I wish to comment on one government amendment in this group before I sit down, and that is Amendment No. 214. My understanding, from what had happened in another place, was that the status of the code, which had originally been intended to be evidential, has become, in effect, a safe harbour. Therefore, if an operator in the market performed in a way which conformed precisely with the code, he or she would be safe from pursuit by the authority. It now appears, as a result of the noble Lord's amendment, that things are not so simple. As I understand his amendment, it is not enough for a particular form of behaviour to be included in the code. It appears that that form of behaviour will only provide a safe harbour to a market operator if in addition it has an expression which says that it should do so.

It is my impression--I hope that the Minister will correct me if I am wrong--that the Government are resiling from the position they took at the end of the Bill's stages in another place.

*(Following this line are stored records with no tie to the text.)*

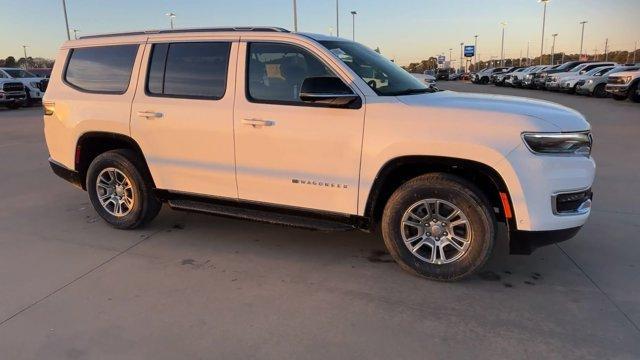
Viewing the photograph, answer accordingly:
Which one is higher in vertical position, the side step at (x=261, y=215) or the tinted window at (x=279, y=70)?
the tinted window at (x=279, y=70)

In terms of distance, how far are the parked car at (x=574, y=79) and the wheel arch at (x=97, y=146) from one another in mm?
25566

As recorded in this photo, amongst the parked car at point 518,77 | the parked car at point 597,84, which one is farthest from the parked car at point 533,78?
the parked car at point 597,84

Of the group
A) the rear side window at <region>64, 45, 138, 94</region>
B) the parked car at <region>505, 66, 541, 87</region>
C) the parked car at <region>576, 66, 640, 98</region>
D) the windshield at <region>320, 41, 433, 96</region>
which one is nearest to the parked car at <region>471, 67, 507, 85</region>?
the parked car at <region>505, 66, 541, 87</region>

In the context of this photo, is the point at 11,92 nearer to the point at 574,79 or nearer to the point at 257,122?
the point at 257,122

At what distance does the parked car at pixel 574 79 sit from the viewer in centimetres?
2591

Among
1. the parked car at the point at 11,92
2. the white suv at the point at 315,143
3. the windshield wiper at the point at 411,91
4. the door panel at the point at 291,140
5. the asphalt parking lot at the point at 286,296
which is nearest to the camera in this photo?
the asphalt parking lot at the point at 286,296

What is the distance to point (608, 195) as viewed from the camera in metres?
6.39

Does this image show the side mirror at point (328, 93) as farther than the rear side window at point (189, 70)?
No

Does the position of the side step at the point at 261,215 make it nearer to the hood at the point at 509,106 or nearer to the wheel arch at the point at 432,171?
the wheel arch at the point at 432,171

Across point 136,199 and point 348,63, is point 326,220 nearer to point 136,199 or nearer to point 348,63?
point 348,63

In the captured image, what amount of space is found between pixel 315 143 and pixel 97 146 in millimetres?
2690

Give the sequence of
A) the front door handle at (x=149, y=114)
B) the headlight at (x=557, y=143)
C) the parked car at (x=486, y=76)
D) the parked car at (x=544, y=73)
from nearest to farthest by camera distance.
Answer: the headlight at (x=557, y=143), the front door handle at (x=149, y=114), the parked car at (x=544, y=73), the parked car at (x=486, y=76)

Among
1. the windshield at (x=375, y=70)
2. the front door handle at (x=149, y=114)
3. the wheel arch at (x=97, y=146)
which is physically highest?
the windshield at (x=375, y=70)

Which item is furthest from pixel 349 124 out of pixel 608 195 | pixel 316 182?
pixel 608 195
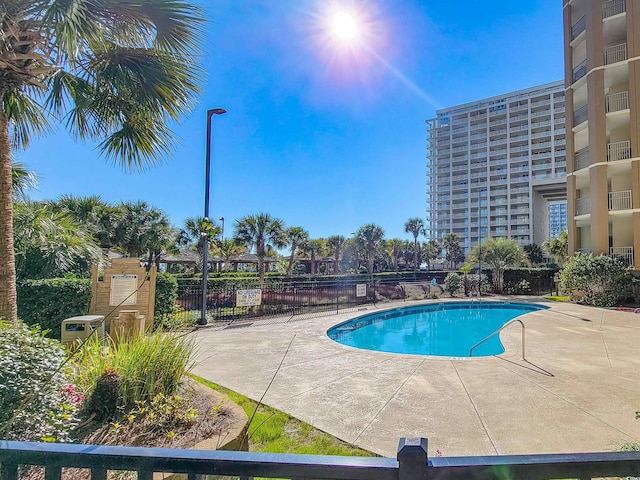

It is also my view that, if the situation has changed, it appears that an operator--the Minister will correct me if I am wrong--will, on the one hand, be obliged to follow the code which, on the other hand, gives him no guarantee of a secure haven.

Throughout the financial sector great concern has already been expressed about the uncertain conditions in which operators will function as a consequence of the Bill. I hope that the interpretation that I have put on Amendment No. 214 is incorrect; because if it is not, we shall have to reconsider the code to see what additional amendments we would have to make to that part of the Bill.

I had hoped that we had reached the stage where the code was now accepted as a safe harbour and we could move on to consider improving the provisions in relation to guidance which at the moment does not provide a safe harbour. The biggest uncertainty in the City at the moment is not the price of any particular commodity or the price of any particular share but what the regulator is going to do this time next year. Certainty now is at a huge premium. My concern is that the Minister's amendment is a step back rather than a step forward in this respect. I beg to move.